Gomphocère roux et Decticelle cendrée...

vendredi 4 septembre 2015 par charentenature

Depuis le début du lancement de l’atlas des orthoptères en Poitou-Charentes il y a deux ans, 65 espèces à longues pattes ont été recensées dans le département de la Charente. Parmi elles, une sauterelle grise et un criquet aux antennes enflées. A l’occasion de votre prochaine balade en forêt, pourquoi ne pas regarder dans les herbes qui bordent les lisières ? Malgré leur discrétion, ces espèces sont facilement observables, surtout lorsque plusieurs individus se dérobent sous vos pieds.

Du gris sur du vert

Decticelle cendrée©David NEAU

La Decticelle cendrée aurait pu revêtir une robe cryptique qui la dissimulerait parfaitement au milieu des arbres et des ronciers verdoyants, mais sa couleur (du brun gris au brun rouge) se marie davantage avec le tapis de feuilles mortes des milieux boisés. Sauterelle de taille moyenne (un à deux centimètres selon le sexe), elle recherche principalement les clairières, orées et chemins forestiers, en évitant le cœur des boisements où l’ombre persiste. Parce que, comme la grande majorité des sauterelles, la Decticelle cendrée apprécie la les premiers rayons du soleil matinal, dont elle cumule un maximum de chaleur pour vaquer à ses occupations : rechercher sa nourriture et se reproduire. Son régime alimentaire est hétéroclite, des pucerons et chenilles aux feuilles de pissenlit et d’ortie. Pour ce qui est de la reproduction, le mâle n’est pas avare de stridulations amoureuses, émises de jour comme de nuit. La crécelle, obtenue par le frottement de ses ailes atrophiées - un « tsitsitsi » bref et aigu - est caractéristique et audible à environ 10 mètres. Un luxe chez les sauterelles, certaines n’émettant qu’à une très faible distance.
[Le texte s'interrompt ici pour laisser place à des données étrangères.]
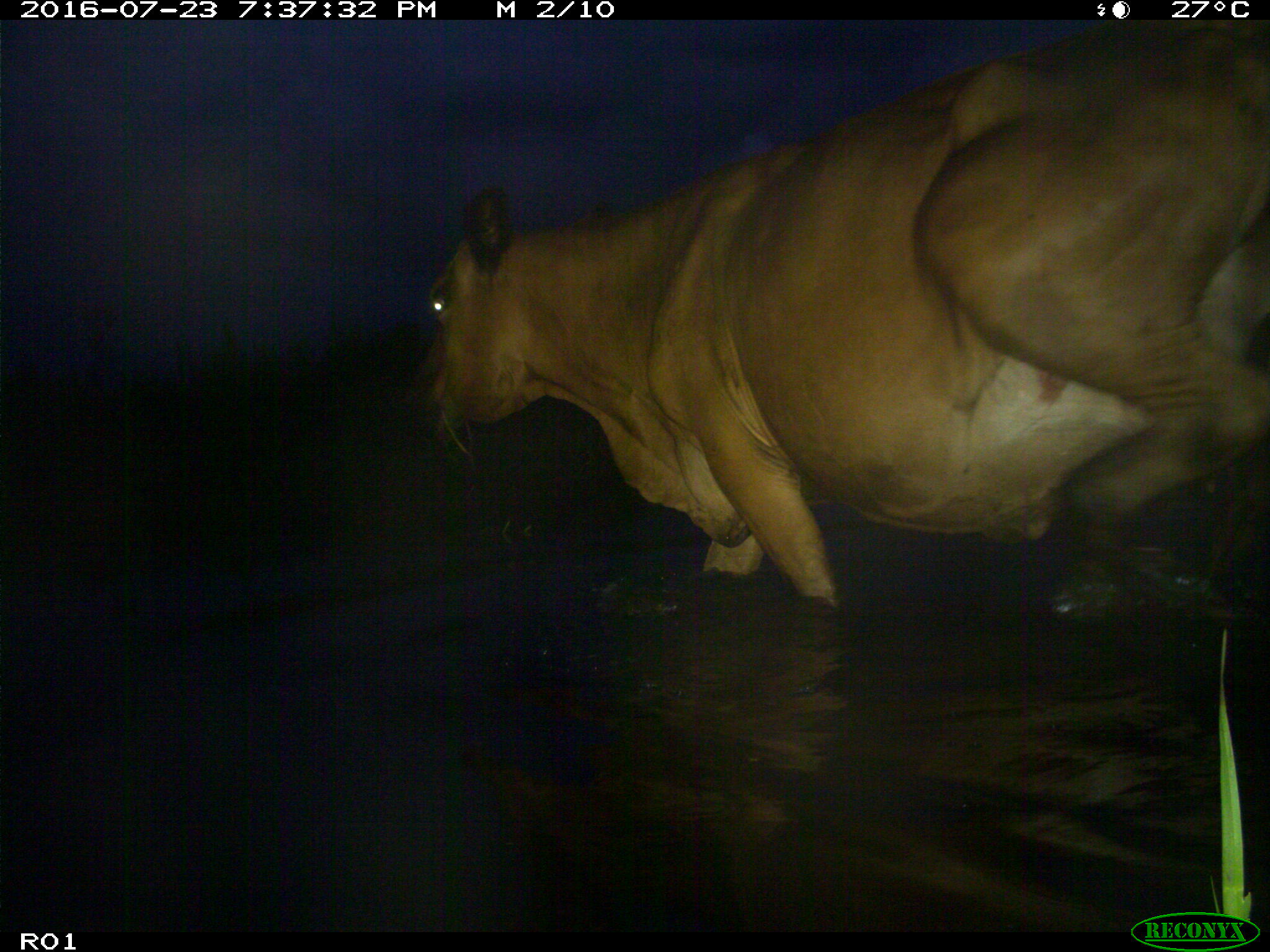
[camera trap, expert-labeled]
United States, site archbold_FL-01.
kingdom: Animalia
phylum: Chordata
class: Mammalia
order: Artiodactyla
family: Bovidae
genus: Bos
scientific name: Bos taurus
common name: domestic cow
Elle partage son habitat forestier avec un criquet d’aspect très original, le Gomphocère roux.

Belles antennes !

Gomphocère roux©David NEAU

Ce petit criquet, environ un centimètre et demi chez le mâle et deux centimètres chez la femelle, peut être localement abondant. Il est aisé de le rencontrer dans le massif de la Braconne, le long des sentiers, entre juillet et octobre. A cette époque de l’année, une recherche parmi les herbes permet de trouver rapidement plusieurs individus, notamment des mâles, remarquables par leurs antennes en forme de massue. Plus précisément, ses antennes présentent à leur extrémité un renflement rehaussé d’une marque blanche. On discerne également un dilatement au bout des antennes de la femelle, sans être aussi marqué que celui du mâle. Cette caractéristique très particulière permet d’identifier facilement l’espèce… mais il faut rester vigilant. Un autre gomphocère, le Gomphocère tacheté, ressemble beaucoup à notre espèce et présente également des antennes en massue. Mais il ne fréquente pas les mêmes milieux. Jamais signalé en Charente et pourtant présent dans les autres départements de notre région, il constituera peut-être la prochaine nouvelle espèce charentaise découverte dans le cadre des prospections pour l’atlas.